Текст документа:
>>>>

Анкира.

Однако еще прежде произошло событие, вроде бы незначительное, которое подлило масла в огонь.

Очевидно, гонения на церковь привели к появлению у епископов некоторой нервозности. Люди, которые с переменным успехом противостояли палачам Максимиана и Галерия, вряд ли струсили бы перед порицаниями противников, чьи теологические воззрения они отвергали. Итак, епископы собрались в Антиохии, чтобы выбрать преемника епископу Филогению. Заодно они обсудили и сформулировали взгляды, разделявшиеся сторонниками епископа Александрийского. Трое из них, отказавшиеся подписать этот документ, были незамедлительно отлучены от церкви с правом апеллировать к грядущему синоду в Анкире. Одним из троих был епископ Кесарии Евсевий, будущий биограф Константина.

Константин понимал, что ему потребуется весь его авторитет, если он хочет сохранить единство церкви и согласие в рядах ее представителей. Поэтому он перенес встречу из Анкиры в Никею, город вблизи Никомедии, где ему проще было контролировать происходящее.

<<<<

Исходные данные:
>>>>

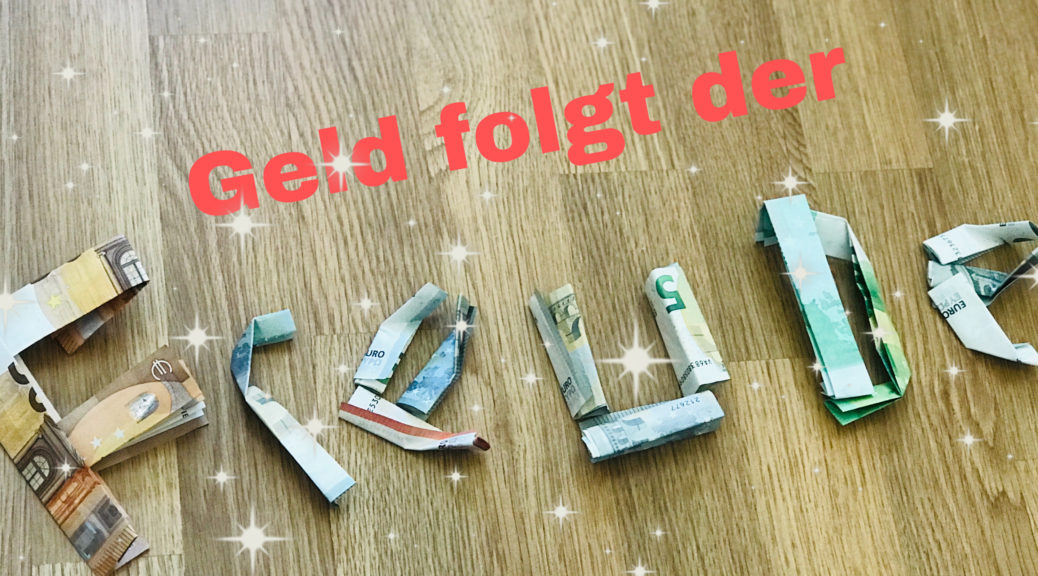 Geld folgt der Freude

<<<<

Формулировка задания: Выпишите дословно из текста о созыве церковного синода отрывок от «Константин понимал, что» до «было контролировать происходящее.».

Ответ к заданию:
Константин понимал, что ему потребуется весь его авторитет, если он хочет сохранить единство церкви и согласие в рядах ее представителей. Поэтому он перенес встречу из Анкиры в Никею, город вблизи Никомедии, где ему проще было контролировать происходящее.